[Your objective]:
Beginning with the line where "Which among the items" appears, restate the lines word for word through the last one in the listing.

[Data lines]:
* * *
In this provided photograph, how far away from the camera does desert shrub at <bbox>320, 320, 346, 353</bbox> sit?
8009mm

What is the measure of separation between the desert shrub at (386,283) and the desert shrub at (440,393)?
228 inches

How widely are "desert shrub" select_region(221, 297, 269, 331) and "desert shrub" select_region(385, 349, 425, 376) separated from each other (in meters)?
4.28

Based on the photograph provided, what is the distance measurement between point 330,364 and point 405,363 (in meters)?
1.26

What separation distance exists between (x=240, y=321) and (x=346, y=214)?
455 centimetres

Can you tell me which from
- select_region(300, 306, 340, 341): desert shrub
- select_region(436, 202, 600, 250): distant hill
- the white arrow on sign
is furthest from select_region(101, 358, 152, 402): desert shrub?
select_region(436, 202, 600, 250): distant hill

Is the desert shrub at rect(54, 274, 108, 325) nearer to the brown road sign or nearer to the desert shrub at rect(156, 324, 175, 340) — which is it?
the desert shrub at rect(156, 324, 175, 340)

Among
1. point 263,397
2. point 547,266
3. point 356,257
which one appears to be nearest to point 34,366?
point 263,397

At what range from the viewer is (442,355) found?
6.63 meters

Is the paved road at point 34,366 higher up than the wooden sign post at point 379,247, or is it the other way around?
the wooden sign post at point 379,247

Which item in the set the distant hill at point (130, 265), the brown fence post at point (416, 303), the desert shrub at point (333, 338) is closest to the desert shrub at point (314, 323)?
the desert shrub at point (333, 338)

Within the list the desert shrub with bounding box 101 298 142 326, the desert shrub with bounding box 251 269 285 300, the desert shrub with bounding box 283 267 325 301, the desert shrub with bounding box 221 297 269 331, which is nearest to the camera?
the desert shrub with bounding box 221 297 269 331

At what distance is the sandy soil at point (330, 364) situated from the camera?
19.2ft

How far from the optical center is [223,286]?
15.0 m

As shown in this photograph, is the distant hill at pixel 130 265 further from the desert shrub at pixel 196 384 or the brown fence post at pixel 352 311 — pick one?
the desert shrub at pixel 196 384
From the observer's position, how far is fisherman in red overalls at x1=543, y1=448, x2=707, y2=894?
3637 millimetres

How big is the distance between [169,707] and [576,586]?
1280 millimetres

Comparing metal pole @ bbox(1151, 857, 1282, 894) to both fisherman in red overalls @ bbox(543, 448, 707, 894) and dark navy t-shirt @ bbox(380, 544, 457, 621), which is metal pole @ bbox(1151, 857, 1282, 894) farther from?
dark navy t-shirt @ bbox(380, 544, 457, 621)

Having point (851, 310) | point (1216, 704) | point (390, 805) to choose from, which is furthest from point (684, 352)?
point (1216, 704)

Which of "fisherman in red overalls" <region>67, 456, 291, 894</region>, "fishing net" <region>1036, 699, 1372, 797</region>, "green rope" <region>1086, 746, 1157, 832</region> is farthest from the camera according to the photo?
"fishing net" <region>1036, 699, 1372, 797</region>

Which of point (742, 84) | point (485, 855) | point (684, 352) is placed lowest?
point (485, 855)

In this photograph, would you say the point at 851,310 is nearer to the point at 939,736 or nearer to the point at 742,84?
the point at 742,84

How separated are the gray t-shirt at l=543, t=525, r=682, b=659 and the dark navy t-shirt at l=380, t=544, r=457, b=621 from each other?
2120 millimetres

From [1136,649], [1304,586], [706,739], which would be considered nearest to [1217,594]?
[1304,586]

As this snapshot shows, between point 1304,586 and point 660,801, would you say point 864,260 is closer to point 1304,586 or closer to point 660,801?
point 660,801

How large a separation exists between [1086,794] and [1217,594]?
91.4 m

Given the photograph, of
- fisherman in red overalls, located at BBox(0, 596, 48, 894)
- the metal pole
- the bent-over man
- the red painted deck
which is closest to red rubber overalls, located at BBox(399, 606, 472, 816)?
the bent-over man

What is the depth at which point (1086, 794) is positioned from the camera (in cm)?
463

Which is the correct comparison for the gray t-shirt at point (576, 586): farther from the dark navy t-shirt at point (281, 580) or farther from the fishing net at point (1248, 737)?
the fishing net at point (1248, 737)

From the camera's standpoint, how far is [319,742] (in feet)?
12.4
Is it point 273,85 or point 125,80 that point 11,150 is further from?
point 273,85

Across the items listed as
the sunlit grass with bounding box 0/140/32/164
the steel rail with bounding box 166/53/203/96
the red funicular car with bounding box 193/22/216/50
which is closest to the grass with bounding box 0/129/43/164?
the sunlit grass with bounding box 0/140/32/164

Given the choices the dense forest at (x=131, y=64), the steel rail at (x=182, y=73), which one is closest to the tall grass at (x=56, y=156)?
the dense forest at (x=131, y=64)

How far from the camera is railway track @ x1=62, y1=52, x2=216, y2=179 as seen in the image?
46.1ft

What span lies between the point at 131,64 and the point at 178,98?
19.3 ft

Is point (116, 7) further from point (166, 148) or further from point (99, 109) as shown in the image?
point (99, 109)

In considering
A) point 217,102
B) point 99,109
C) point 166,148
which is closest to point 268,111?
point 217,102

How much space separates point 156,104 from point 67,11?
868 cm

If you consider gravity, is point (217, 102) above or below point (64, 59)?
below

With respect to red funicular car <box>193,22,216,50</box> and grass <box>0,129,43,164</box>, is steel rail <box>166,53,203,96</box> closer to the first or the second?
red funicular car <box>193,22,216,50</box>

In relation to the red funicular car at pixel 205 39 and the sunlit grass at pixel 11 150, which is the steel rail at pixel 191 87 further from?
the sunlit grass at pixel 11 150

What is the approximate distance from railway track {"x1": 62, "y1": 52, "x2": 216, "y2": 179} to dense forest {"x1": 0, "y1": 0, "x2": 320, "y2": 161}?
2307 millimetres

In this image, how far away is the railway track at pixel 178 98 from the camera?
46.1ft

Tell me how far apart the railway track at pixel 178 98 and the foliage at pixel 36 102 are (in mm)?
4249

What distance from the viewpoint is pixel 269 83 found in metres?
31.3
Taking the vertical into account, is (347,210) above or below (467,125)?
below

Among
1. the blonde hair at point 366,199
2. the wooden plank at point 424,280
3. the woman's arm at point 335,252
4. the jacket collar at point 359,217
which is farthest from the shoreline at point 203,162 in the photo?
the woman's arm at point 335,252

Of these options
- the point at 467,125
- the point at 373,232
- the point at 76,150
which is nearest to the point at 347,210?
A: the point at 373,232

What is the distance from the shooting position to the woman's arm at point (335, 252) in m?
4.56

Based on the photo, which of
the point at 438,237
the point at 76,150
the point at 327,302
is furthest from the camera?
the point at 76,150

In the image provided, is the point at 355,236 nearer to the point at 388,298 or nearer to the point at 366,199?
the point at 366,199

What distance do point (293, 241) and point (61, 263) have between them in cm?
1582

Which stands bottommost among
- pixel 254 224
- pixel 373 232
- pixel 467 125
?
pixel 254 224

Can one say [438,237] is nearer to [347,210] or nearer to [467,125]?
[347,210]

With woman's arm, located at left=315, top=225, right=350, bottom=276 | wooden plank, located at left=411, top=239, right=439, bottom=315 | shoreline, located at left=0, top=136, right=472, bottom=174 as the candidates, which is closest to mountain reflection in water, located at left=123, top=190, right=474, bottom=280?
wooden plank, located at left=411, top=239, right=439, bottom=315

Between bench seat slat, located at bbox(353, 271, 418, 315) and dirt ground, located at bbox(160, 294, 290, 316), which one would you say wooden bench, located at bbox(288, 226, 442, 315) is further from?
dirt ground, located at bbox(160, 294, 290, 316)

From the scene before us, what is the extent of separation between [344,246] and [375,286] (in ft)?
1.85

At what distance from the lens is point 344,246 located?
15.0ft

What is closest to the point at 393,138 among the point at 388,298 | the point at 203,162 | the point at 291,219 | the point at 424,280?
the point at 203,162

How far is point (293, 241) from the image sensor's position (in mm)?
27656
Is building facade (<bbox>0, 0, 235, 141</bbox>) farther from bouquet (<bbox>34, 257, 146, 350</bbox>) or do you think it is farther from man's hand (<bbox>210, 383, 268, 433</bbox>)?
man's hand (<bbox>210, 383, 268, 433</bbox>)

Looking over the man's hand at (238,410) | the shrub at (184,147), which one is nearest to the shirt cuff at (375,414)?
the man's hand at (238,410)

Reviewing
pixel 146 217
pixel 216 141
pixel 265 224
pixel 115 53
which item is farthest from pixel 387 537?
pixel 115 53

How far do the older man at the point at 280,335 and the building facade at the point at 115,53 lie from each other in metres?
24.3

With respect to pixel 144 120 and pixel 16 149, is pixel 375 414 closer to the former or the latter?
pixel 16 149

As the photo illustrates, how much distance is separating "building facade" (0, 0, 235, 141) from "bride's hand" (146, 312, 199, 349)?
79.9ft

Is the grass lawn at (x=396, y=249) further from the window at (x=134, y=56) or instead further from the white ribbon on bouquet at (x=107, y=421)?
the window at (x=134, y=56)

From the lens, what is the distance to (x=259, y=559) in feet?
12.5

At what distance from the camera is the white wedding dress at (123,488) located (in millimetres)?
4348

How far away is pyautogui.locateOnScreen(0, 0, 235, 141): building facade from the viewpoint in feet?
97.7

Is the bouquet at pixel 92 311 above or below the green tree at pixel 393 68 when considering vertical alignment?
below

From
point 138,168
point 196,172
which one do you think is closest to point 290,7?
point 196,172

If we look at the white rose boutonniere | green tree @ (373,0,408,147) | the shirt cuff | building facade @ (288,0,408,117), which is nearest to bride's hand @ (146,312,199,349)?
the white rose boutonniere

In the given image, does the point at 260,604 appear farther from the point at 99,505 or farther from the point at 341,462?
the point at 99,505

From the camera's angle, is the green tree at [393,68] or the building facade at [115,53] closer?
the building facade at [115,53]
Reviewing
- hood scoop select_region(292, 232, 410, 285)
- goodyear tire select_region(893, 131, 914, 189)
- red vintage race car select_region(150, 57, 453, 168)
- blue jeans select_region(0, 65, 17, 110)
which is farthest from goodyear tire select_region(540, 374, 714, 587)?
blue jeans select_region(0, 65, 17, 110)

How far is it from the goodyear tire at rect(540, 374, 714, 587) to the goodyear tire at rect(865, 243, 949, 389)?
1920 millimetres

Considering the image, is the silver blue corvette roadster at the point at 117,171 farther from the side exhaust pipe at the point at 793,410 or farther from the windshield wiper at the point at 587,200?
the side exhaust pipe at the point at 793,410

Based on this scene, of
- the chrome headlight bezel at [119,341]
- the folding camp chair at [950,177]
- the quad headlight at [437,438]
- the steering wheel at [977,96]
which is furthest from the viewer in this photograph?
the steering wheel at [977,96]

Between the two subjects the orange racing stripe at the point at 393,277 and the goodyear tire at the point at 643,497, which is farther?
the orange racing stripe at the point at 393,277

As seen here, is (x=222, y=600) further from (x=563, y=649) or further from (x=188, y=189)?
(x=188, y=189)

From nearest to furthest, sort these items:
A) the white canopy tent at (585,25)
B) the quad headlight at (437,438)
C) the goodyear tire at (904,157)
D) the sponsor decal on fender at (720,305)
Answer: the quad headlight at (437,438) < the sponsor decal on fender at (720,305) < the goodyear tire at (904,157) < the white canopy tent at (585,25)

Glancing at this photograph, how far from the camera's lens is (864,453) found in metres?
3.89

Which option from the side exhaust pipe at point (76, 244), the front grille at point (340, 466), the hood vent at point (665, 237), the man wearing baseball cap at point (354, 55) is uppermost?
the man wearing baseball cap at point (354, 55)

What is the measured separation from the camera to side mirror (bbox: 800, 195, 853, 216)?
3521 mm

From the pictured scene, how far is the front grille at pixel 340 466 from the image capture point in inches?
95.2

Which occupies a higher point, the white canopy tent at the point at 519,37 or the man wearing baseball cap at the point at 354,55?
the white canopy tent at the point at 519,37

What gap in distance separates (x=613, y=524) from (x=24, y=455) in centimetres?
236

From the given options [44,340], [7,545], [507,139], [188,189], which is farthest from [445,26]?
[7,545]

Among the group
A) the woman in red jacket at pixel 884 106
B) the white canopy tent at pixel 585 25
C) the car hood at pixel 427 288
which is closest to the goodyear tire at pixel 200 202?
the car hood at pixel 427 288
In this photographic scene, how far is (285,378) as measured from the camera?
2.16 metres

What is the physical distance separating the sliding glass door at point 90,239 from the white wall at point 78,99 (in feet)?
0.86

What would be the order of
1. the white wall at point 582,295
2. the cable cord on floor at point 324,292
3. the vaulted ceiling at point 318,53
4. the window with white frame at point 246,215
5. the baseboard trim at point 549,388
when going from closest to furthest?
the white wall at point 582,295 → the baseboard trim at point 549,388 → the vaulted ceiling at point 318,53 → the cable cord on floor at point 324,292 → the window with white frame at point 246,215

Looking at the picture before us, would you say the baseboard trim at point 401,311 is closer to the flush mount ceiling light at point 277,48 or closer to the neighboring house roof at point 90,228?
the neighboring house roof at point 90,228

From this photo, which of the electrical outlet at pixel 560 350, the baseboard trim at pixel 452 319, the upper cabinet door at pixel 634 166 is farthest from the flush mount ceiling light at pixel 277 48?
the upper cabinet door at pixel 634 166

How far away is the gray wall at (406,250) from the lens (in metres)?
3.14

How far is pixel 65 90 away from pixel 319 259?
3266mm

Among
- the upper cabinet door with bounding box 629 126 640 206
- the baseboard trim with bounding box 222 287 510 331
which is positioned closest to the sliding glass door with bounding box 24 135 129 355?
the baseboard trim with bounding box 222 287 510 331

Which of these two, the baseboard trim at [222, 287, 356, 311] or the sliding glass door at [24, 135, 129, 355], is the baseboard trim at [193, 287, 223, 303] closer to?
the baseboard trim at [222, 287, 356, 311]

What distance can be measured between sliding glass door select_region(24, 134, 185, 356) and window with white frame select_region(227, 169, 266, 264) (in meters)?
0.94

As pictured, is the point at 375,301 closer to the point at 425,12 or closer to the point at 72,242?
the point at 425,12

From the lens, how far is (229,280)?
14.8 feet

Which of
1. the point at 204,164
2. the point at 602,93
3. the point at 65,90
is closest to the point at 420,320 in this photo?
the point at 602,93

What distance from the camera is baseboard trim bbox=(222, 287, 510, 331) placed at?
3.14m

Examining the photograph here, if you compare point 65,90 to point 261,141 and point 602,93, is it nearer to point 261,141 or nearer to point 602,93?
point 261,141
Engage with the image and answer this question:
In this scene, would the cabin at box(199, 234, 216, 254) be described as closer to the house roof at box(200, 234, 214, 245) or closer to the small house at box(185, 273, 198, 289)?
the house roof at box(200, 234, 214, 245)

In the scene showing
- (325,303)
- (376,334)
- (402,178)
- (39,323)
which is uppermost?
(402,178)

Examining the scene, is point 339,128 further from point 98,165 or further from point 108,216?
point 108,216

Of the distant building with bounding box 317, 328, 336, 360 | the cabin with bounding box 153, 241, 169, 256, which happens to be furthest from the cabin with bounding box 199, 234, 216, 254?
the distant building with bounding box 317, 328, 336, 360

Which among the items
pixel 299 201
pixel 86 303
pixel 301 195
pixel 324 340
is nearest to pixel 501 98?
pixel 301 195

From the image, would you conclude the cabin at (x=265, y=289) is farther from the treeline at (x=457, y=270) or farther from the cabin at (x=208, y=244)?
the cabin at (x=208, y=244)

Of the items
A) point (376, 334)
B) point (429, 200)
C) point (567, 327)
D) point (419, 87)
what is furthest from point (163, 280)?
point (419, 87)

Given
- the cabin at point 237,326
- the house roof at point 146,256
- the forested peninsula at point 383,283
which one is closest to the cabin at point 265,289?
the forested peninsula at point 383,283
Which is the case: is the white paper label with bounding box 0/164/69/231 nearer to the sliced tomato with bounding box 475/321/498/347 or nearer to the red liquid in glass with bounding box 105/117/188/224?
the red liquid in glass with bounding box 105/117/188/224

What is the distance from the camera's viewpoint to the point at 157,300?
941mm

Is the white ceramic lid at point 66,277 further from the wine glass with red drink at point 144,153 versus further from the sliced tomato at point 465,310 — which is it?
* * *
[Solution for this task]:
Which among the items
pixel 299 201
pixel 86 303
pixel 301 195
pixel 324 340
is nearest to pixel 501 98?
pixel 301 195

From the image, would you conclude the cabin at (x=265, y=289) is farther from the treeline at (x=457, y=270) or farther from the cabin at (x=208, y=244)?
the cabin at (x=208, y=244)

Of the items
A) point (376, 334)
B) point (429, 200)
C) point (567, 327)
D) point (419, 87)
what is furthest from point (163, 280)?
point (419, 87)

Given
- the cabin at point 237,326
- the house roof at point 146,256
- the forested peninsula at point 383,283
which one is closest to the cabin at point 265,289?
the forested peninsula at point 383,283
Which is the case: is the white paper label with bounding box 0/164/69/231 nearer to the sliced tomato with bounding box 475/321/498/347 or nearer to the red liquid in glass with bounding box 105/117/188/224?
the red liquid in glass with bounding box 105/117/188/224

What is the distance from the camera's viewpoint to the point at 157,300?
941mm

Is the white ceramic lid at point 66,277 further from the wine glass with red drink at point 144,153 versus further from the sliced tomato at point 465,310 — which is it?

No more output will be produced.